## Exercise prompt
Repeat the lines of the records below word for word, starting at the line containing "How large a" and ending at the line containing "6.29 meters", both included.

[Spatial relation data]

++++++

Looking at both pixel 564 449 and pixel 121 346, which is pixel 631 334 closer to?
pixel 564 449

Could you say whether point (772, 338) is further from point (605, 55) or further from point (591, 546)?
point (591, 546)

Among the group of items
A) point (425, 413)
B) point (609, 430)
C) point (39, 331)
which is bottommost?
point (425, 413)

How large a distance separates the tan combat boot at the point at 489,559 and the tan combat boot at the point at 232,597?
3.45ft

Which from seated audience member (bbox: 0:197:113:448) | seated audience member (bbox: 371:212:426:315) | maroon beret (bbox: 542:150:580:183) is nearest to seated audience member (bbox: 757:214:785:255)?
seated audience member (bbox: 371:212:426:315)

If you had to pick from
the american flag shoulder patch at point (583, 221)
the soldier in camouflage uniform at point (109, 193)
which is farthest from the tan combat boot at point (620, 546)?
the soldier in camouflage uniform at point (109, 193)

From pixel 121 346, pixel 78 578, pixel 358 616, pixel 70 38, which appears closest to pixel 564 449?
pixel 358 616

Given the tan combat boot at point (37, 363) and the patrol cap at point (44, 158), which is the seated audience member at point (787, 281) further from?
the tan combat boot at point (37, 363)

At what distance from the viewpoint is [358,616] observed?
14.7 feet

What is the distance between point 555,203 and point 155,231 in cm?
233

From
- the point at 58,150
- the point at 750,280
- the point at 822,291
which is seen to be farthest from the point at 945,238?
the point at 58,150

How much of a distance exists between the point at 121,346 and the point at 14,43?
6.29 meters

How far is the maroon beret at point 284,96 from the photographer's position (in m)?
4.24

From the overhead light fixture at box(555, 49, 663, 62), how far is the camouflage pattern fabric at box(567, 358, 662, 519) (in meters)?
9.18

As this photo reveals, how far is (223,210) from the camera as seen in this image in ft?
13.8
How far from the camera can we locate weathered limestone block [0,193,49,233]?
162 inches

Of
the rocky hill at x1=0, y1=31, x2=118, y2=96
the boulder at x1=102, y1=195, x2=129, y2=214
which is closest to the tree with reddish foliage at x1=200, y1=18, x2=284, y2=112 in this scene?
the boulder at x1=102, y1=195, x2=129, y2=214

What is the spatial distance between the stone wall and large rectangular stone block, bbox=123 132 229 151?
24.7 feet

++++++

## Solution to this exercise
How large a distance separates the tan combat boot at the point at 489,559 and the tan combat boot at the point at 232,597?
3.45ft

Which from seated audience member (bbox: 0:197:113:448) | seated audience member (bbox: 371:212:426:315) | maroon beret (bbox: 542:150:580:183) is nearest to seated audience member (bbox: 757:214:785:255)?
seated audience member (bbox: 371:212:426:315)

If you had to pick from
the american flag shoulder patch at point (583, 221)
the soldier in camouflage uniform at point (109, 193)
which is farthest from the tan combat boot at point (620, 546)?
the soldier in camouflage uniform at point (109, 193)

From pixel 121 346, pixel 78 578, pixel 358 616, pixel 70 38, which appears closest to pixel 564 449?
pixel 358 616

Given the tan combat boot at point (37, 363) and the patrol cap at point (44, 158), which is the seated audience member at point (787, 281) further from?
the tan combat boot at point (37, 363)

At what distance from the viewpoint is [358,616] observed?
14.7 feet

What is the distance between point 555,203 and point 155,231 in cm?
233

From
- the point at 58,150
- the point at 750,280
- the point at 822,291
which is seen to be farthest from the point at 945,238?
the point at 58,150

How much of a distance exists between the point at 121,346 and the point at 14,43?
6.29 meters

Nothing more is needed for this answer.